The applications of reactive separation process design are numerous and span a broad range of process operations. The development and application of reactive separations is not new. For example, reactive absorption has long been practiced for the removal of acid gases in the petroleum production and refining industries, and acid/base extractions and reactive distillations have long been practiced in the purification of chemicals. However, mention the phrase “reactive separations” and chemists and engineers will likely point to the more recent commercialization of reactive distillation technologies for the esterification of acetic acid to methyl acetate and the etherification of methanol with isobutylene to methyl tertiary butyl ether (MTBE) as examples of the art of reactive separation design.

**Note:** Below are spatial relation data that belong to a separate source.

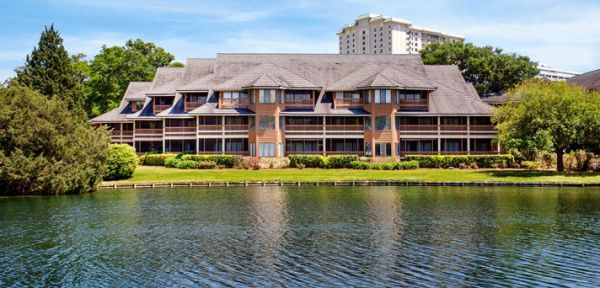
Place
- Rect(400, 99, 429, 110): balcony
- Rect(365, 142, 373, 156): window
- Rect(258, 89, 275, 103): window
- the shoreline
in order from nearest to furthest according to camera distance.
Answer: the shoreline, Rect(258, 89, 275, 103): window, Rect(365, 142, 373, 156): window, Rect(400, 99, 429, 110): balcony

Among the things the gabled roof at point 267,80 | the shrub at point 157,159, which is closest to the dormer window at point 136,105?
the shrub at point 157,159

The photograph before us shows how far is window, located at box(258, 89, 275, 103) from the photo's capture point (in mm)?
67812

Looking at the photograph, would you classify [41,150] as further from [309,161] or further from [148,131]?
[309,161]

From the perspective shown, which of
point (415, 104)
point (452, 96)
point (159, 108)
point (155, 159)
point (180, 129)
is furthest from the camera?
point (159, 108)

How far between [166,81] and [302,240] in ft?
175

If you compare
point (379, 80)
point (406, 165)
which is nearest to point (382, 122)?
point (379, 80)

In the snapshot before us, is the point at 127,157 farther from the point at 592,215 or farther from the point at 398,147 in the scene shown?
the point at 592,215

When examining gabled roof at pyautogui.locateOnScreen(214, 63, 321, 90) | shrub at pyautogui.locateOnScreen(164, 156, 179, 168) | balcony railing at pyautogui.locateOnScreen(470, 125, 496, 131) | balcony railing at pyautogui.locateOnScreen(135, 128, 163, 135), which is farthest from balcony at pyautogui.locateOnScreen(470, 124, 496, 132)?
balcony railing at pyautogui.locateOnScreen(135, 128, 163, 135)

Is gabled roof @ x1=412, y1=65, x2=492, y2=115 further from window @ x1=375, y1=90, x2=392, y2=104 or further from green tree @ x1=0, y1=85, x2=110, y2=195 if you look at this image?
green tree @ x1=0, y1=85, x2=110, y2=195

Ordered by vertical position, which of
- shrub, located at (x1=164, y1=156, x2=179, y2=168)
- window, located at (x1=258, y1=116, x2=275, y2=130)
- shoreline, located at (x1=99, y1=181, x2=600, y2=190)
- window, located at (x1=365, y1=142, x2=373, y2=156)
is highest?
window, located at (x1=258, y1=116, x2=275, y2=130)

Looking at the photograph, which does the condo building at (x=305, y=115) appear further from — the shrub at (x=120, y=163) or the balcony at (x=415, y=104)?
the shrub at (x=120, y=163)

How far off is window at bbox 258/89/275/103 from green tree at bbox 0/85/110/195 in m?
23.1

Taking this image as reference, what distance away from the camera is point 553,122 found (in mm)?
55750

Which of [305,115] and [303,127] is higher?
[305,115]
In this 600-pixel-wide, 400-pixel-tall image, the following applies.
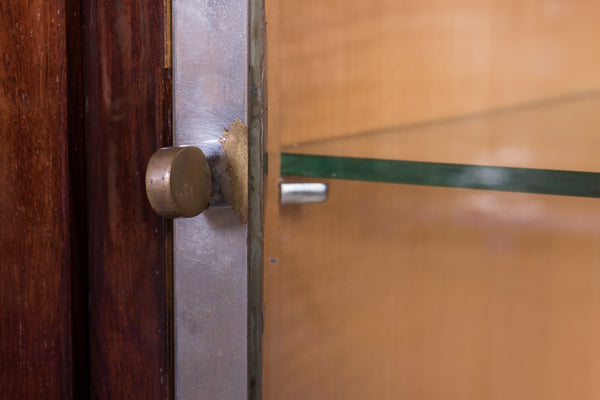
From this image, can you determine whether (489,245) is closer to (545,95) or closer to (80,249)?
(545,95)

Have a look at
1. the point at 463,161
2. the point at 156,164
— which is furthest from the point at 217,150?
the point at 463,161

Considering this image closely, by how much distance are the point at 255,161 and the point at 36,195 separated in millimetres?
140

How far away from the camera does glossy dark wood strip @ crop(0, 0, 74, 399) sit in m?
0.27

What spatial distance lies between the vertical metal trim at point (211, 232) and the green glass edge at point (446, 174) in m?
0.04

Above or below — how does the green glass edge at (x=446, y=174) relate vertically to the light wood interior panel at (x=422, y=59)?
below

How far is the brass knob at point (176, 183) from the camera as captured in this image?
21 cm

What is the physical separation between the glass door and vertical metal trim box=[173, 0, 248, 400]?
16 mm

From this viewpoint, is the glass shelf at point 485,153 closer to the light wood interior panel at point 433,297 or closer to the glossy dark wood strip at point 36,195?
the light wood interior panel at point 433,297

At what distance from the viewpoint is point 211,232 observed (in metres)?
0.24

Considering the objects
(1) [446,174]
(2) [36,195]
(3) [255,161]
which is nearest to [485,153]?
(1) [446,174]

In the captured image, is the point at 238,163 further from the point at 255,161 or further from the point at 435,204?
the point at 435,204

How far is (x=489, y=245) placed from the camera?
27 cm

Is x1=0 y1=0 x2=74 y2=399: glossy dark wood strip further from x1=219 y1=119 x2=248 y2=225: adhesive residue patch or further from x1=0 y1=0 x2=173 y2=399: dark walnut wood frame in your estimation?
x1=219 y1=119 x2=248 y2=225: adhesive residue patch

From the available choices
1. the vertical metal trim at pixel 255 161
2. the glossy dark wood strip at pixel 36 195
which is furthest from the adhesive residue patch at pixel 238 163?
the glossy dark wood strip at pixel 36 195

These latter developments herald a renewal of interest in the development and commercialization of reactive separations. This trend is reflected in the rate at which the academic and industrial communities continue to expend effort to develop and apply reactive separations technology. A quick and rough measure of this trend is provided by scanning the number of citations issued each year on this subject in Chemical Abstracts using a keyword search (Table 1.1). For example, a quick citation search was conducted online for the subject of reactive distillation using keywords such as reactive distillation, distillation with reaction, simultaneous distillation with reaction, etc. This search yielded 263 publication citations and 123 patent citations from 1968 through the end of 1997. Breakdown of these listings by year in which the publications and patents were issued gives us a qualitative trend of the activity devoted to developments in this field as a function of time.

Figure 1.2 graphically presents the results of such a search for reactive separations in general for the 30-year time span from 1968 through 1997. The graph plots the cumulative number of citations at five-year intervals starting in 1972 for publications which specifically address reactive separations versus the year for which the citations were collected, on a semilog plot. The results are further segregated by type of process operations as follows: (1) reactive distillation, (2) extraction with reaction, (3) absorption with reaction, (4) adsorption with reaction, (5) reactive membrane separation, and (6) reactive crystallization. All six of these classes of reactive separations exhibit one to two orders of magnitude increase in the rate at which articles have been published in the literature over time.

This growth of interest in the subject of reactive separation processes is also reflected in the number of patents issued in each of the above areas. Using the same quick keyword search that was used to generate Figure 1.2, the growing interest can be roughly trended by examining the cumulative patent citation count for the 1968–1997 time frame. This data is plotted by class of separation in Figure 1.3 alongside the cumulative count for the number of article citations cited in Figure 1.2. The trends roughly match those observed for the open literature. The greatest number of patents was issued for reactive absorption technology development. The development of proprietary interests for the other five classes through the issue of patents lags the activity in the reactive absorption field by one to two orders of magnitude. Among these latter five classes, reactive membrane development followed by reactive distillation shows the greatest interest in terms of number of patents issued in these fields.